# Text
--------------------------------
Six years later, a provocative essay by Dr. Nolte touched off an unprecedented exchange of letters, essays and other polemics among leading scholars of modern German history. This “historians’ dispute,” or Historikerstreit, was marked – in the words of the editor of one American scholarly journal – by “an intensity unprecedented in the public life of the [German] Federal Republic.” Moreover, “it soon evolved into a major intellectual conflict over the meaning of the Nazi past for contemporary West German political and cultural identity.”[2]
A complex controversy, the Historikerstreit involves questions about the political uses of history, differences in the historical perspective of generations, historical research methods, and the limits of objectivity in dealing with major events in a nation’s life. At the core of the dispute is a question with profound social-political ramifications for Germany and the Western world: how is the legacy of Hitler and the Third Reich to be integrated into a long-term view of German history? At stake here, obviously, are questions of importance not merely to academics, but issues of essential consequence for German national self-understanding and self-definition, and for Germany’s place in the world.
--------------------------------
# Task objective
In the passage on the historians' dispute, what is the German name for that dispute?
--------------------------------
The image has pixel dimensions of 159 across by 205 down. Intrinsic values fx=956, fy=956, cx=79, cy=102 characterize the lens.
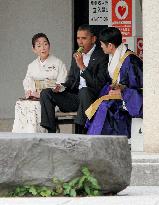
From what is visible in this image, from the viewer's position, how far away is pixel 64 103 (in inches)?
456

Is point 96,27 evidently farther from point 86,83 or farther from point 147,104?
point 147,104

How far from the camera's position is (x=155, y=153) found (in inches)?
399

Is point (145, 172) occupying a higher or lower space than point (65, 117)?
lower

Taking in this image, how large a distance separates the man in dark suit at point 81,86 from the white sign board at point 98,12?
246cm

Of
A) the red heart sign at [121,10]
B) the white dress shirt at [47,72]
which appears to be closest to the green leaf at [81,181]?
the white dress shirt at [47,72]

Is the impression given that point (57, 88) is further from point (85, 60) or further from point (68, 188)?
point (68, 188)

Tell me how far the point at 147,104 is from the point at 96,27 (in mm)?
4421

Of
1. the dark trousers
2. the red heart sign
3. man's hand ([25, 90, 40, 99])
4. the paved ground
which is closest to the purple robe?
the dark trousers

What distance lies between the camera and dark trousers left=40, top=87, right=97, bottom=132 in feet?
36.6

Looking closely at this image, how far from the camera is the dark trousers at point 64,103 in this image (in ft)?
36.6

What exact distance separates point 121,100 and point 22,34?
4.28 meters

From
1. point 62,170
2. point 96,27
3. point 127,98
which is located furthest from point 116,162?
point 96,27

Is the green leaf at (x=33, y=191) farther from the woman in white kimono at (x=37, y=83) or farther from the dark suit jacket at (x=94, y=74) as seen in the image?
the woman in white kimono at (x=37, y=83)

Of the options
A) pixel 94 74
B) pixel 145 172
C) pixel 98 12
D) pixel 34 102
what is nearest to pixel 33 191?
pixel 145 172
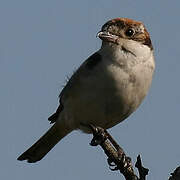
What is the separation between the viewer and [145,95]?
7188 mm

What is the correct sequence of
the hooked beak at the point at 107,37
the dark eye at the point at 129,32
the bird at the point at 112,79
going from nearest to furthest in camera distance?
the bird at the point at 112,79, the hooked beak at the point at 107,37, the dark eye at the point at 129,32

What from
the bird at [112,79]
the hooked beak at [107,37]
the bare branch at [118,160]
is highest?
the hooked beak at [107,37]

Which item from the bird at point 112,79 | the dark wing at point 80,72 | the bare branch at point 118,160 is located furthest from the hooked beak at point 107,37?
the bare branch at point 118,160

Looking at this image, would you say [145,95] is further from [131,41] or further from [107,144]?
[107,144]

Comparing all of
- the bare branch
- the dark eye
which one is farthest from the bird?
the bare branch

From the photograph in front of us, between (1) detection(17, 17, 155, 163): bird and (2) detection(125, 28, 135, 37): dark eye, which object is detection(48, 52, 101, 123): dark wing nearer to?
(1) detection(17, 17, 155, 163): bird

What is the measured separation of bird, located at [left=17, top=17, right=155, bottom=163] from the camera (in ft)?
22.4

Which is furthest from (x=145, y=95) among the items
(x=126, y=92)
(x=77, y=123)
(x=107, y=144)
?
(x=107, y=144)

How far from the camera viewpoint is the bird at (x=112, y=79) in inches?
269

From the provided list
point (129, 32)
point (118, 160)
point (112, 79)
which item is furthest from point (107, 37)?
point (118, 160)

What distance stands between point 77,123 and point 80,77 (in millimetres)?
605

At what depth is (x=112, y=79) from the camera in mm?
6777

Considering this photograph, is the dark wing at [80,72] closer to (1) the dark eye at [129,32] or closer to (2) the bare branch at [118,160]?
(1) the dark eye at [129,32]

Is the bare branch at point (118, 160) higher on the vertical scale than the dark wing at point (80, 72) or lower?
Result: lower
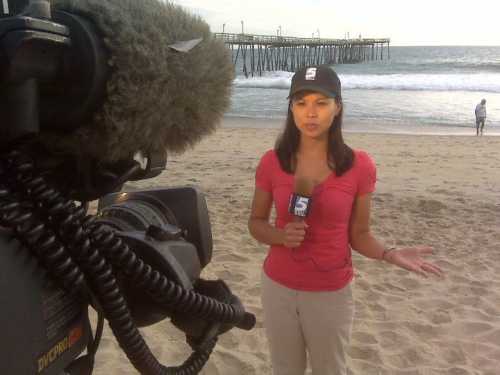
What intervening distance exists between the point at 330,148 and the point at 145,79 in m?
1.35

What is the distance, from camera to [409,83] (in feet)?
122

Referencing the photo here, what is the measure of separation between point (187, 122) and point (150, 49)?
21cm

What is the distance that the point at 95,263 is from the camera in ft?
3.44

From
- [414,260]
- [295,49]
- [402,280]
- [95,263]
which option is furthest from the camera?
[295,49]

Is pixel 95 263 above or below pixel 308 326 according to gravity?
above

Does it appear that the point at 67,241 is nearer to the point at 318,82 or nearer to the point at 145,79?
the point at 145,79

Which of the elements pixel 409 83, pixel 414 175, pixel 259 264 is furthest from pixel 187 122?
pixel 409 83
--------------------------------
# Task result
Historikerstreit